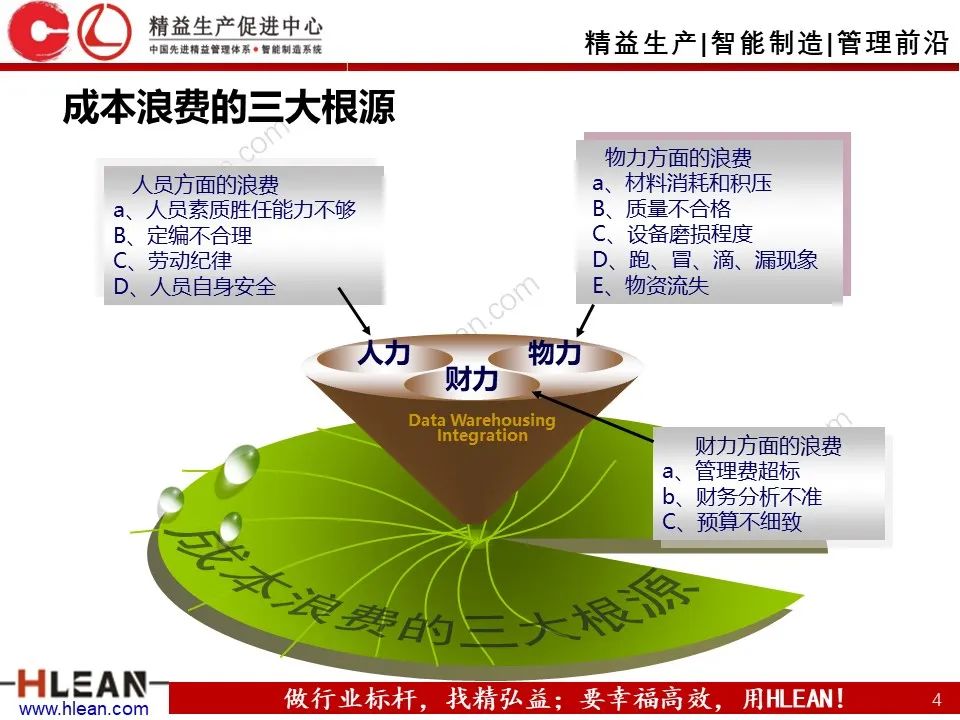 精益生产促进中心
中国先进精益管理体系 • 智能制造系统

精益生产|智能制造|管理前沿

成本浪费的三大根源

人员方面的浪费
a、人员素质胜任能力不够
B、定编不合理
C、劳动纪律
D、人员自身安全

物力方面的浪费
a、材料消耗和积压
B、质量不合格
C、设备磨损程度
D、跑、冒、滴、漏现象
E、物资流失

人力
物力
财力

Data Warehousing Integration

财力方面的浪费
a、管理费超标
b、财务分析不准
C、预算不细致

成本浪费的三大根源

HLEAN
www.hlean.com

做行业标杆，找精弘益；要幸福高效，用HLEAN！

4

...

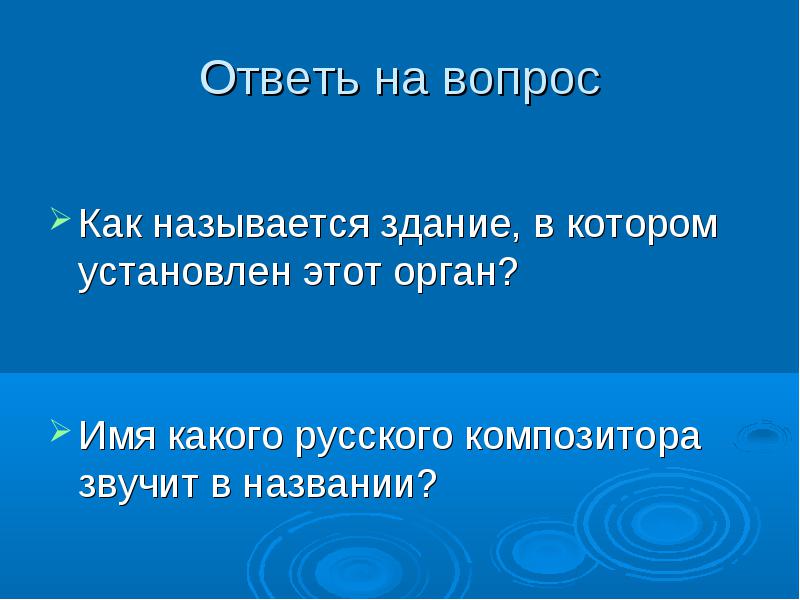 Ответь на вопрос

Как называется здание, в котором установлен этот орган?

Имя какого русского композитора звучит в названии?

* * *

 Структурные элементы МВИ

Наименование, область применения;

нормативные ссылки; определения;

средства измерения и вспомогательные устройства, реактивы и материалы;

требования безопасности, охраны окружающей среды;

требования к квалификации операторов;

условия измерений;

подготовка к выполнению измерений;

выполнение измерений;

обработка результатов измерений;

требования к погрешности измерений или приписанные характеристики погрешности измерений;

Exercise requirements
Check every line above for the string "требования" and state how many have it, with no other words.

Solved exercise
3